Bob; I have no evidence as to the motive behind the smaller units but there is a working theory that I have heard. It is that by having a small unit unit in which all the land is HBPd by an old lease allows the operator to extract all the oil and gas they can and only pay a 1/8th royalty with deductions allowed. This means they are actually paying around 8-9% instead of paying out 17-18% as in many newer leases. All they need to do is make sure the horizontal leg is on HBPd properties, cutting the royalties in half.
An operator can drill a leg or two on HBPd leases, pay a very low royalty until the wells deplete and then declare a larger unit and drill new wells on properties with new leases. The law may even permit them to just declare a larger unit of 640 or 1280 aces without drilling another well. This would allow them to HBP up to 1280 acres with just the original, now depleted, well but it would greatly dilute the royalty payments.
RJS, thanks very much for sharing this real-world scenario.
This looks to me like it could be yet another case of a vertical junk well doing HBP rape on lessors and adjoining landowners. I've heard that there's been some success in renegotiating some of these cases, and I know one of my neighbors is attempting to get legal relief, but I'm certainly not a lawyer nor expert on this. Markkot, you should look into this, too. Perhaps SLDouglass or other expert could help us out here. Is there still an after the fact opportunity to negotiate better terms on the royalty stream? Could we see a pie chart to see the distribution between all affected landowners to try to discern if any of your "lost" 40% got "transferred", or is it really just still sleeping? Was there some "horse trading" in the unitization process that affected any of the landowners? And finally, how did the unit size shrink to 160? I thought they always tried to make at least 640 acre units? Is there a business motivation for smaller units when there's HBP gerrymandering, or is this a test-well-only consideration?

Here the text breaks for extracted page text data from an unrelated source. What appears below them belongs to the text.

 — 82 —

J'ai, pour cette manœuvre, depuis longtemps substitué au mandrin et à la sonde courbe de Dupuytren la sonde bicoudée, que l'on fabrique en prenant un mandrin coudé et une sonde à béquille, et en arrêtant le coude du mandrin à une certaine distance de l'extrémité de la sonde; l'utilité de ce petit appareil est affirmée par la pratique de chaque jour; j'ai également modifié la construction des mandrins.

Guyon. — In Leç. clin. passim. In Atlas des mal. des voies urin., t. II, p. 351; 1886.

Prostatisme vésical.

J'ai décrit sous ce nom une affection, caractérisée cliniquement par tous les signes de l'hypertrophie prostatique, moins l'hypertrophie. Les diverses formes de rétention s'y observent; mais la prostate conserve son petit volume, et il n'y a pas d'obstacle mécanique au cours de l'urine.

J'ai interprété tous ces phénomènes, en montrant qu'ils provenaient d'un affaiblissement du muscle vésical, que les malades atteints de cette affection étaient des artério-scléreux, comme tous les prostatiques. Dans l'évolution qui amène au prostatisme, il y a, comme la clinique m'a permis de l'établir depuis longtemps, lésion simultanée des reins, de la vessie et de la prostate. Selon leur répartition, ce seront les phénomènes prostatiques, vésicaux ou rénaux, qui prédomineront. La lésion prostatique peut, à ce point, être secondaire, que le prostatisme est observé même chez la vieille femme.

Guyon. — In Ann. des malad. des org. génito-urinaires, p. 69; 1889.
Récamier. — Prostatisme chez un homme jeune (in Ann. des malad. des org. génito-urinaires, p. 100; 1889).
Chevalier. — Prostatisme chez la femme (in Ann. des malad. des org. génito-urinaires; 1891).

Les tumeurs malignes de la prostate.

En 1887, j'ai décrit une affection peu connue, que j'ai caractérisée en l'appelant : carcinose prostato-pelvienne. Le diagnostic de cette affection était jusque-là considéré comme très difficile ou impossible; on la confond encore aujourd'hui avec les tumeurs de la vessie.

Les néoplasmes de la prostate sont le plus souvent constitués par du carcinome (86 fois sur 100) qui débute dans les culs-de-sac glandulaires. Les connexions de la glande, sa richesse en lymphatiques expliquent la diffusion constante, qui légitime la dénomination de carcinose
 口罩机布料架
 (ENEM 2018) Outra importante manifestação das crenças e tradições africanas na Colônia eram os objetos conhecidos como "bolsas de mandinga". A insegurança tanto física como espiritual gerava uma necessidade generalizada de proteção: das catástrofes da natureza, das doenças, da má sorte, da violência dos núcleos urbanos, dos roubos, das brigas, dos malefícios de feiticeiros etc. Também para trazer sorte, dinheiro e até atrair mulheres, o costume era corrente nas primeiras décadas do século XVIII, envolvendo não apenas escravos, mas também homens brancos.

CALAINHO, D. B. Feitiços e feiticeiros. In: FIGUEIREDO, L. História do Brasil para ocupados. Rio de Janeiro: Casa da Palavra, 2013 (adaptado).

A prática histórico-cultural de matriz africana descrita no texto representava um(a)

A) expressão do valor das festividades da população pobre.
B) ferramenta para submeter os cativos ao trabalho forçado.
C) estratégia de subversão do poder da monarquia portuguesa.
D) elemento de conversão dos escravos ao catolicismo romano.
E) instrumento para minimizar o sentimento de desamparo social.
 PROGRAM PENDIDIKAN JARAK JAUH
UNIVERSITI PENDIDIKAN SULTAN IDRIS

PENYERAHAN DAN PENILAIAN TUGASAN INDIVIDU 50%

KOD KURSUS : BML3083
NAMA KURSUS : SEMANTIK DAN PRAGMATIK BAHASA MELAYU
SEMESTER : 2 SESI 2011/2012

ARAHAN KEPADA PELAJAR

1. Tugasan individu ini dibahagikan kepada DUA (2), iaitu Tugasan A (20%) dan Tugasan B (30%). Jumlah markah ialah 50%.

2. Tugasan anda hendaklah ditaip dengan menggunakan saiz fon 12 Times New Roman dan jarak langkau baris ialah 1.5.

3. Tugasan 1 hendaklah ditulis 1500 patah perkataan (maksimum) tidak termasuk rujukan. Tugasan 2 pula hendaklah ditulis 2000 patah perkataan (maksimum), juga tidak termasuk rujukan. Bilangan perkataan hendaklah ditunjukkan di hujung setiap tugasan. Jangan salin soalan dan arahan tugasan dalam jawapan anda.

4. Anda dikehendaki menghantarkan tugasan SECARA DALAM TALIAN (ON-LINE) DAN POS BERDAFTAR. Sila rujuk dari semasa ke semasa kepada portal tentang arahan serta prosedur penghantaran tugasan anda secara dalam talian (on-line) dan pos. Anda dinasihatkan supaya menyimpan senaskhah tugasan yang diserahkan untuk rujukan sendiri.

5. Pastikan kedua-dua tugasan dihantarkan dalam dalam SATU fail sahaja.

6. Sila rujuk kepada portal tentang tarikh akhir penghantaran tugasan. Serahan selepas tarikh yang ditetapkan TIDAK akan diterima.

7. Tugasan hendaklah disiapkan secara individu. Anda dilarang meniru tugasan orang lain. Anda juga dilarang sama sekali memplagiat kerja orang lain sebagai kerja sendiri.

Yes, that is correct. The 60 acres were leased by the previous owner as a unit and a "shallow" well has caused the property to be HBP since then (we get about $25 a year from the shallow well). So, apparently, the law requires that 60 acre unit to continue to be paid as such.
RJS,
Actually your explanation was good and easy to follow. thanx, helps to understand how things work. Was the reason you said that it couldn't be broken up, because it wasn't a previous lease that was released, but an active lease and HBP? thanks, mark
Hey, I had reported on the Lippert well a few months back in regards to our property being part of it and I thought the group may be interested in what happened. We discussed that our royalty portion in it may be (the rate .125 * our acreage 11.027 / unit size 247.9). We got the notice from Range Resources and the formula in our case is quite a bit different (not to our advantage) than I expected. It turns out that PA has a law requiring a lease that was signed to not be broken up in future well activities. Our property was originally leased a long time ago as a 60 acre property. When we bought it, we got 11.027 acres and a neighbor bought the rest ~49 acres. What this means is that we get only 11.027/60 of any acres of the 60 included in the unit and our neighbors get the remainder, regardless of which actual acres are in the unit. It turns out that slightly over 16.3 acres were included in a unit of 160 acres (not the 247.9 on the well plat that I was given). This makes the formula for our royalty in the well the following (see if you can follow this convoluted thing): (.125 * 11.027/60 * 16.3/160). This is about 40% of what we expected because it looks like all 11.027 acres of ours are in the 160 acres. I guess if they were to drill a second spoke parallel to the first one under the other 49 acres, though, we would benefit from that at that time.
Thank you Mr. Grafton.
Halliburton is finishing up the frac on the Staab well in North Shenango Township (Pymatuning Area). I would imagine that Halcon will let it rest for a month or two before they start trying to measure any IP, considering that there will be quite a bit of flowback to get rid of before any quantities of hydrocarbons start to flow.